▽

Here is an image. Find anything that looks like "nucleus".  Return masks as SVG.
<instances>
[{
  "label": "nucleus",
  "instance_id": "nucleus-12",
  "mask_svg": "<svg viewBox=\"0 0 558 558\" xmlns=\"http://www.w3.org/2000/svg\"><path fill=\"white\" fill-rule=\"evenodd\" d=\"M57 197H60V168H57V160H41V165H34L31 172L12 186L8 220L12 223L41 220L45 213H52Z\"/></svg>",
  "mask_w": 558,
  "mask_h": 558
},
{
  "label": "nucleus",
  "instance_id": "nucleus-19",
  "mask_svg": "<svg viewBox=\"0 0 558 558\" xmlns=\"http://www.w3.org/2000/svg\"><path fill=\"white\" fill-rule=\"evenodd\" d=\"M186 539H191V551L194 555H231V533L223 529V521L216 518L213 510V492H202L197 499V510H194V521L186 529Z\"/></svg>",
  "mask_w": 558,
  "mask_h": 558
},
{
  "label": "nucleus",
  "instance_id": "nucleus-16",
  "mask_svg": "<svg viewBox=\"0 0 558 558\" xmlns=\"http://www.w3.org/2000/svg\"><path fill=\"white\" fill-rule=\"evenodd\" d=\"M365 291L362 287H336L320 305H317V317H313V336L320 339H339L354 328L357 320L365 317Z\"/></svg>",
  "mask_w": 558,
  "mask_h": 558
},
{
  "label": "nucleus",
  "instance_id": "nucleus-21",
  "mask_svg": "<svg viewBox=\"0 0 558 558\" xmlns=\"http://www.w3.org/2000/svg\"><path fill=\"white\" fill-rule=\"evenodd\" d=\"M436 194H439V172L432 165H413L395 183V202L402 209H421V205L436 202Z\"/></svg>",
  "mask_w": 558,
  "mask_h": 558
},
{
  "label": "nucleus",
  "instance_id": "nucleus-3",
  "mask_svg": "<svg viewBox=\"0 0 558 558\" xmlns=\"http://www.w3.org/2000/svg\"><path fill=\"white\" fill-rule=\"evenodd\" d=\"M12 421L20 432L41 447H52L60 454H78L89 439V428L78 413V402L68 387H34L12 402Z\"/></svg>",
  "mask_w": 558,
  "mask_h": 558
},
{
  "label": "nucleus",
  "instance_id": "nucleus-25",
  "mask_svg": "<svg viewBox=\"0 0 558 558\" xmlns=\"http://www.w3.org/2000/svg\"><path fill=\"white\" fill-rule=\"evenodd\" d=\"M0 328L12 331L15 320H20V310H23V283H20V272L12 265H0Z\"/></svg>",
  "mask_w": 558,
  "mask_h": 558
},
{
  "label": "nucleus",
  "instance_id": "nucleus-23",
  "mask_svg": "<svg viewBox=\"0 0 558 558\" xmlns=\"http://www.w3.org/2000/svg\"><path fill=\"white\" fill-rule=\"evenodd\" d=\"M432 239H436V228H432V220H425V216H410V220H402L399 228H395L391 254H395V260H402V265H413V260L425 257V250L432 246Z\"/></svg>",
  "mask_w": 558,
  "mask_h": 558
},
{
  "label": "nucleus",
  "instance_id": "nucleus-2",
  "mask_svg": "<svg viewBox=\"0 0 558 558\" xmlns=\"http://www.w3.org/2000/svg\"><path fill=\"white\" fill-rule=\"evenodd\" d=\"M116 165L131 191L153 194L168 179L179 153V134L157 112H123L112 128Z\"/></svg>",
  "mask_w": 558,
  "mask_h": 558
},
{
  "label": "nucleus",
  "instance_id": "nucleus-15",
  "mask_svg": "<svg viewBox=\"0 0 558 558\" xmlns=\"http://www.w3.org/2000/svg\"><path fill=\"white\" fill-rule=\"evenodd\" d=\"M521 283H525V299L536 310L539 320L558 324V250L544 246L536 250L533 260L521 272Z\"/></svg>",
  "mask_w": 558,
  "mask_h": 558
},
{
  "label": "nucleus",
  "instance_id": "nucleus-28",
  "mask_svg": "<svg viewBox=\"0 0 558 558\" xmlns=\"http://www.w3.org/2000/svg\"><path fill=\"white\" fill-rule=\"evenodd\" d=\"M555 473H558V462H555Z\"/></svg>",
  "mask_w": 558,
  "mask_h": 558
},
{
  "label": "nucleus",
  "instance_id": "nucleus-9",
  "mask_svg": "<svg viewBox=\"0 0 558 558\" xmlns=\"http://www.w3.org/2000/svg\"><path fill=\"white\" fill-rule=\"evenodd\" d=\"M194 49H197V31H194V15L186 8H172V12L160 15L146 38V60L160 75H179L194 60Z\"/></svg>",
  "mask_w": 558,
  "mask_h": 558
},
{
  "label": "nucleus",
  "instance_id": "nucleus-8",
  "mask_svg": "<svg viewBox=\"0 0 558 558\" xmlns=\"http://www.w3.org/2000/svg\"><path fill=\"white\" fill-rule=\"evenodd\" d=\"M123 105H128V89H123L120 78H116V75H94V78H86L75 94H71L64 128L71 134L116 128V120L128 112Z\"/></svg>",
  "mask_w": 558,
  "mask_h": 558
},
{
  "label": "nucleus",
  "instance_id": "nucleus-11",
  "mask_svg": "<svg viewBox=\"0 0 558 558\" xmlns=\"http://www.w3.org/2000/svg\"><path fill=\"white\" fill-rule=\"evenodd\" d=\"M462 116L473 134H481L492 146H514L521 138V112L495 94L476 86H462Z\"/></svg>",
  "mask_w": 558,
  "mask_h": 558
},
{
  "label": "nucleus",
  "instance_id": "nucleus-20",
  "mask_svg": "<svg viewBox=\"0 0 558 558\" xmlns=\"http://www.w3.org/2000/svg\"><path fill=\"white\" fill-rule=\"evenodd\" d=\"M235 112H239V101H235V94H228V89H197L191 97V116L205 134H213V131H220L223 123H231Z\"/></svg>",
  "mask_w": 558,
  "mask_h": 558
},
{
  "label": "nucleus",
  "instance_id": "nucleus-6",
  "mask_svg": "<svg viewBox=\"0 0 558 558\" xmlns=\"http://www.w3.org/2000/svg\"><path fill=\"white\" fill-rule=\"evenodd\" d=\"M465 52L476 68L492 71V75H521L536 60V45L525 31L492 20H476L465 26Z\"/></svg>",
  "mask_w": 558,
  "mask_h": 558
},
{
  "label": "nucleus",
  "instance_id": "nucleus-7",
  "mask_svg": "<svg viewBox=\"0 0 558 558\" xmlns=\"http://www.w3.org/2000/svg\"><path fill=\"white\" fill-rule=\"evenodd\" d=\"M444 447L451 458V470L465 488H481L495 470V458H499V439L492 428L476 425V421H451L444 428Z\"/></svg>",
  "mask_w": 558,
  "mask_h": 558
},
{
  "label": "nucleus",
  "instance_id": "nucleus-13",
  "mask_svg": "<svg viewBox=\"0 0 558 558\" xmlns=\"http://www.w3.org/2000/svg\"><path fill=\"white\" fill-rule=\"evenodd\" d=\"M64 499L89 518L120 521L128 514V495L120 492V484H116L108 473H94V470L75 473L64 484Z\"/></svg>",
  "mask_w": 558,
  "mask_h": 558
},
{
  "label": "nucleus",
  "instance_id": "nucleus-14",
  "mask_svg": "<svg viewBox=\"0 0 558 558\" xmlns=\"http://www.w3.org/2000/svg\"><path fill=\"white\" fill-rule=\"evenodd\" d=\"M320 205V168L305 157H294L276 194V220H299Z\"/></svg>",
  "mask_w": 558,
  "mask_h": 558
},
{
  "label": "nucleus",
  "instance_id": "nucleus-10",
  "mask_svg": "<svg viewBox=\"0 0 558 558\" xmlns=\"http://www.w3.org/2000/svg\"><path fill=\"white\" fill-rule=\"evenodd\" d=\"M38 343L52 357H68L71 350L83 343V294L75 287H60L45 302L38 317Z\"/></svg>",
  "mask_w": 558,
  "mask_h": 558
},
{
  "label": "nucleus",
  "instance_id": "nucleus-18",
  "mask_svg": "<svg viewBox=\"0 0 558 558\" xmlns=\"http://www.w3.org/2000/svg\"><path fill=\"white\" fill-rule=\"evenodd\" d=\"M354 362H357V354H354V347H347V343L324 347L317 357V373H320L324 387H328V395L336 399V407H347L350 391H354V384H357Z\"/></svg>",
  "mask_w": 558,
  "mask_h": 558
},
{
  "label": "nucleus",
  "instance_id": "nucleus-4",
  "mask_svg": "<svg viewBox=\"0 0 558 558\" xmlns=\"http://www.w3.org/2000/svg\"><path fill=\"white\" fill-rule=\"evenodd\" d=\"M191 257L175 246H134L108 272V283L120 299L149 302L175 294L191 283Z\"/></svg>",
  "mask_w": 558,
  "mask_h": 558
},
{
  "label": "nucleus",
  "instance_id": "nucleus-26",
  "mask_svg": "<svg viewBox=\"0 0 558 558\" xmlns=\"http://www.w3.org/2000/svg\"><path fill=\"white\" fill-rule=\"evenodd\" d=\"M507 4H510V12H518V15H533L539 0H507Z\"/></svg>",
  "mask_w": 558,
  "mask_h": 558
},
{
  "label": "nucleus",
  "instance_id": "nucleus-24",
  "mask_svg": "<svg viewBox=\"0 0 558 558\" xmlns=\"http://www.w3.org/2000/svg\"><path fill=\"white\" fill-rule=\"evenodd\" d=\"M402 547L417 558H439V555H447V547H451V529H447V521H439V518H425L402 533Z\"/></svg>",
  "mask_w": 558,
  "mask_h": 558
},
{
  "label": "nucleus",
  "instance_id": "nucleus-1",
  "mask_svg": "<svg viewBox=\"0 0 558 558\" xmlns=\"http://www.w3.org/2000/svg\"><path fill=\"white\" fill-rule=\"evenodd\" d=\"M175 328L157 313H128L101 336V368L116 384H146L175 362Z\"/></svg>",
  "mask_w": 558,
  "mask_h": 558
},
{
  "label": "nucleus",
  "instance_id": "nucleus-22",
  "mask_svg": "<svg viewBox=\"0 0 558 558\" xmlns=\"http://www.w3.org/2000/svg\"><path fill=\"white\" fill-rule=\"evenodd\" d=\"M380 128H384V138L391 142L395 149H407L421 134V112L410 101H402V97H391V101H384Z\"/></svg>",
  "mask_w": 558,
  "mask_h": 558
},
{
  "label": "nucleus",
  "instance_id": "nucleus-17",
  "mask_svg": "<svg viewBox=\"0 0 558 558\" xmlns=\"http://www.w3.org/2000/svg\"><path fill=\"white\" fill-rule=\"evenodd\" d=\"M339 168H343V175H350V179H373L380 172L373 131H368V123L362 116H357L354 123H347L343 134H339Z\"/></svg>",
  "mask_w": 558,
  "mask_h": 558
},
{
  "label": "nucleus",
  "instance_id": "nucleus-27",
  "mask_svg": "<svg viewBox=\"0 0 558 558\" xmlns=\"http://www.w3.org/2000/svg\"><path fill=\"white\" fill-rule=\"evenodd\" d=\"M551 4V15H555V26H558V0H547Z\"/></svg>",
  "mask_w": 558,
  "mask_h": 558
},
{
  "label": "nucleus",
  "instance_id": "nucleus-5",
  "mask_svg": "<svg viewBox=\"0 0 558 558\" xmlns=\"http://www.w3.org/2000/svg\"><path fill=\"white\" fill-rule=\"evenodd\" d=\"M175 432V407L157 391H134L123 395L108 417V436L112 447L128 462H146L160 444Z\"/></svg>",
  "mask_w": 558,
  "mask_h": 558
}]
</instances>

△

WRITTEN EXERCISE:
Could you rewrite the entries starting at the first line and ending at the line that contains "197H60V168H57V160H41V165H34L31 172L12 186L8", with "mask_svg" changed to "outline_svg" and everything else left as it is? Give back only those lines.

OUTPUT FOR THIS EXERCISE:
Here is an image. Find anything that looks like "nucleus".  Return masks as SVG.
<instances>
[{
  "label": "nucleus",
  "instance_id": "nucleus-12",
  "outline_svg": "<svg viewBox=\"0 0 558 558\" xmlns=\"http://www.w3.org/2000/svg\"><path fill=\"white\" fill-rule=\"evenodd\" d=\"M57 197H60V168H57V160H41V165H34L31 172L12 186L8 220L12 223L41 220L45 213H52Z\"/></svg>",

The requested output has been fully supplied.